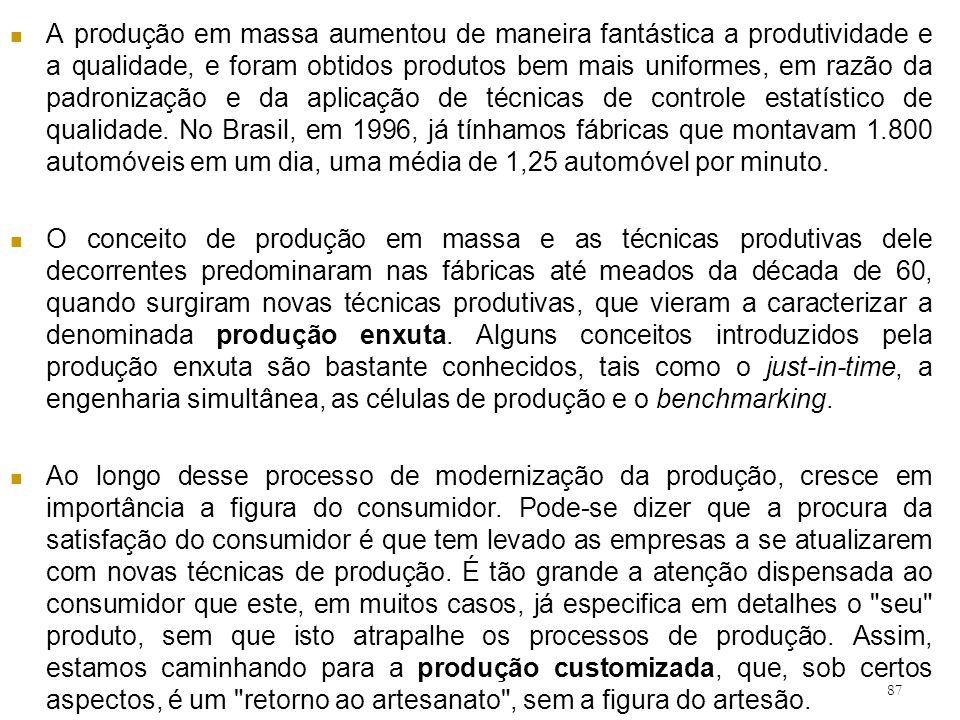 A produção em massa aumentou de maneira fantástica a produtividade e a qualidade, e foram obtidos produtos bem mais uniformes, em razão da padronização e da aplicação de técnicas de controle estatístico de qualidade. No Brasil, em 1996, já tínhamos fábricas que montavam 1.800 automóveis em um dia, uma média de 1,25 automóvel por minuto.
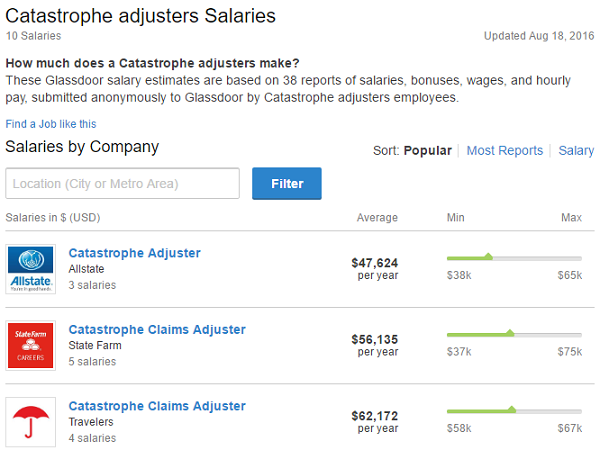 Catastrophe Adjusters' Salaries, averaging from very low numbers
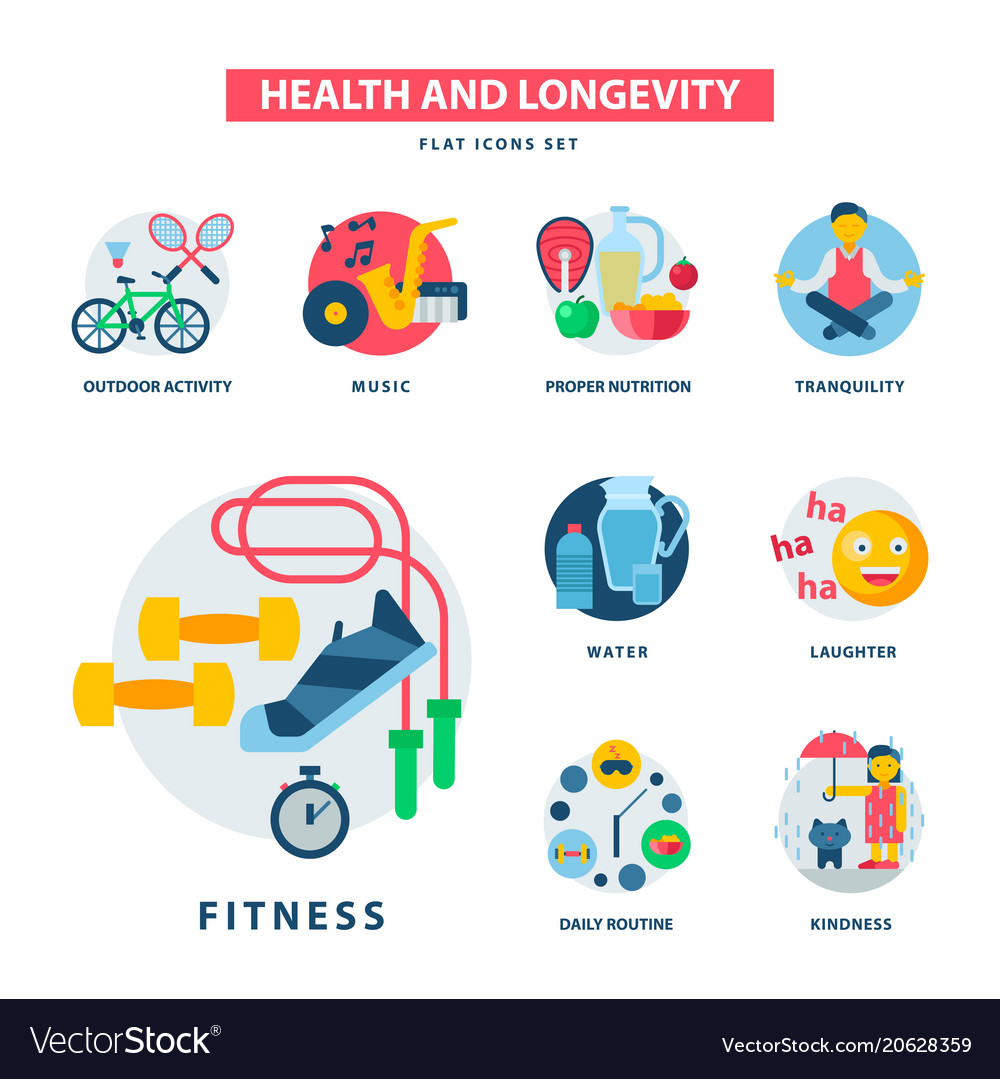 Health and longevity icons modern activity
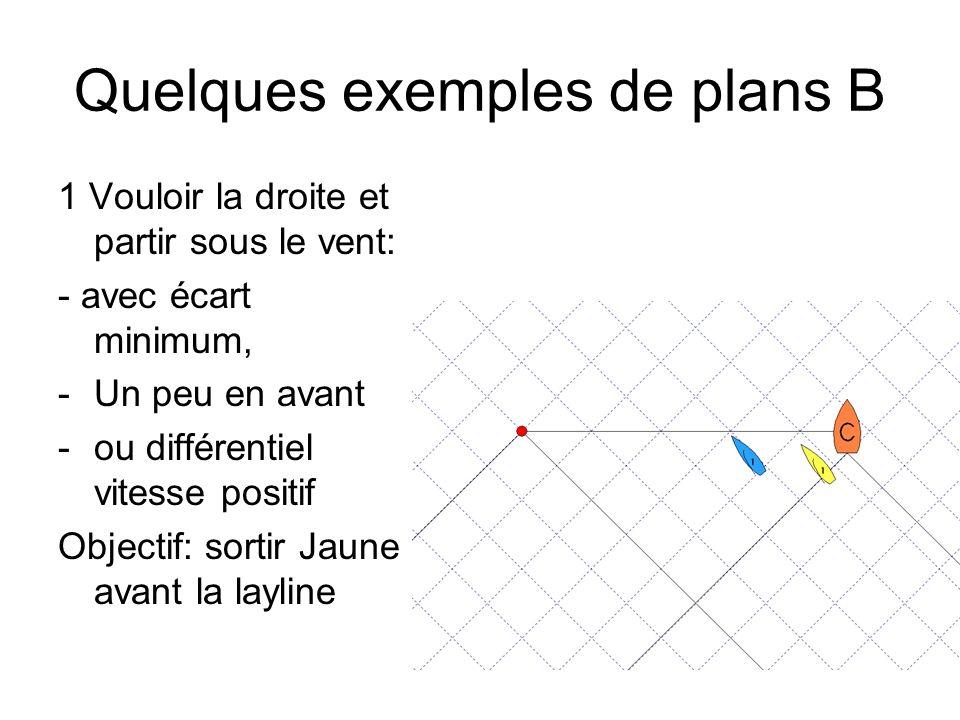 Quelques exemples de plans B 1 Vouloir la droite et partir sous le vent: - avec écart minimum, -Un peu en avant -ou différentiel vitesse positif Objec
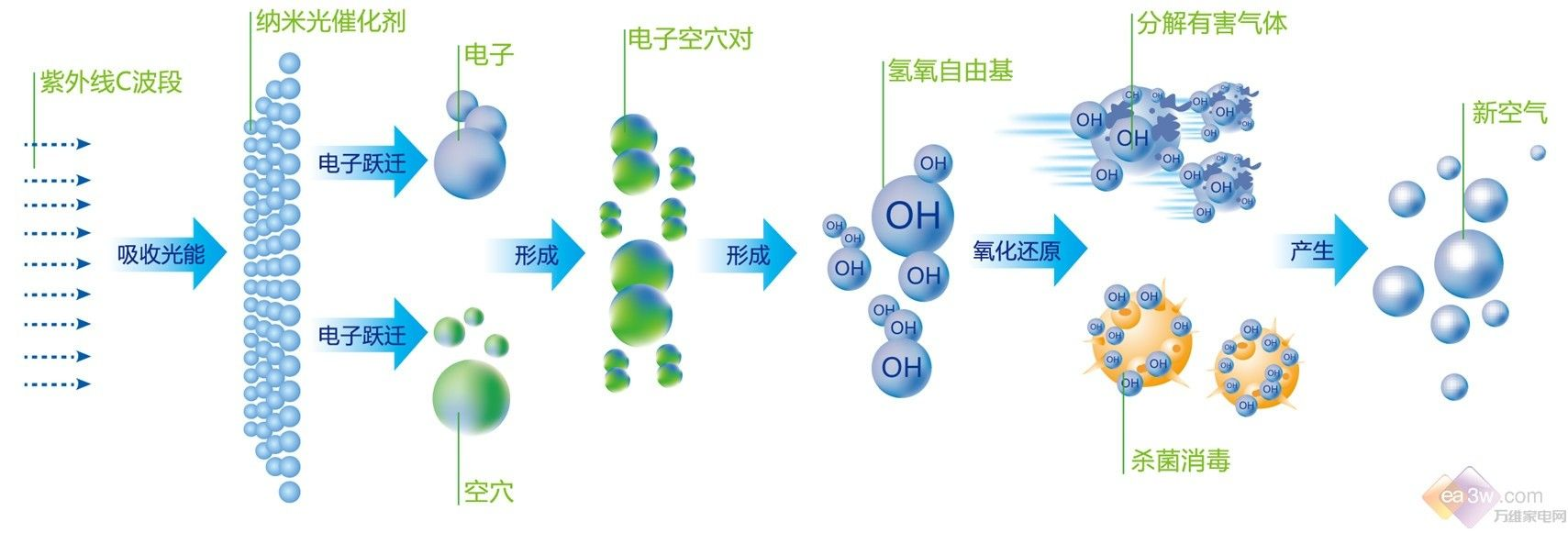 已广泛运用于环境污染治理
——————
● Activity: None of the pictures should appear; the rest of the entries must be reproduced exactly.

● Response area:
 A produção em massa aumentou de maneira fantástica a produtividade e a qualidade, e foram obtidos produtos bem mais uniformes, em razão da padronização e da aplicação de técnicas de controle estatístico de qualidade. No Brasil, em 1996, já tínhamos fábricas que montavam 1.800 automóveis em um dia, uma média de 1,25 automóvel por minuto.
 Catastrophe Adjusters' Salaries, averaging from very low numbers
 Health and longevity icons modern activity
 Quelques exemples de plans B 1 Vouloir la droite et partir sous le vent: - avec écart minimum, -Un peu en avant -ou différentiel vitesse positif Objec
 已广泛运用于环境污染治理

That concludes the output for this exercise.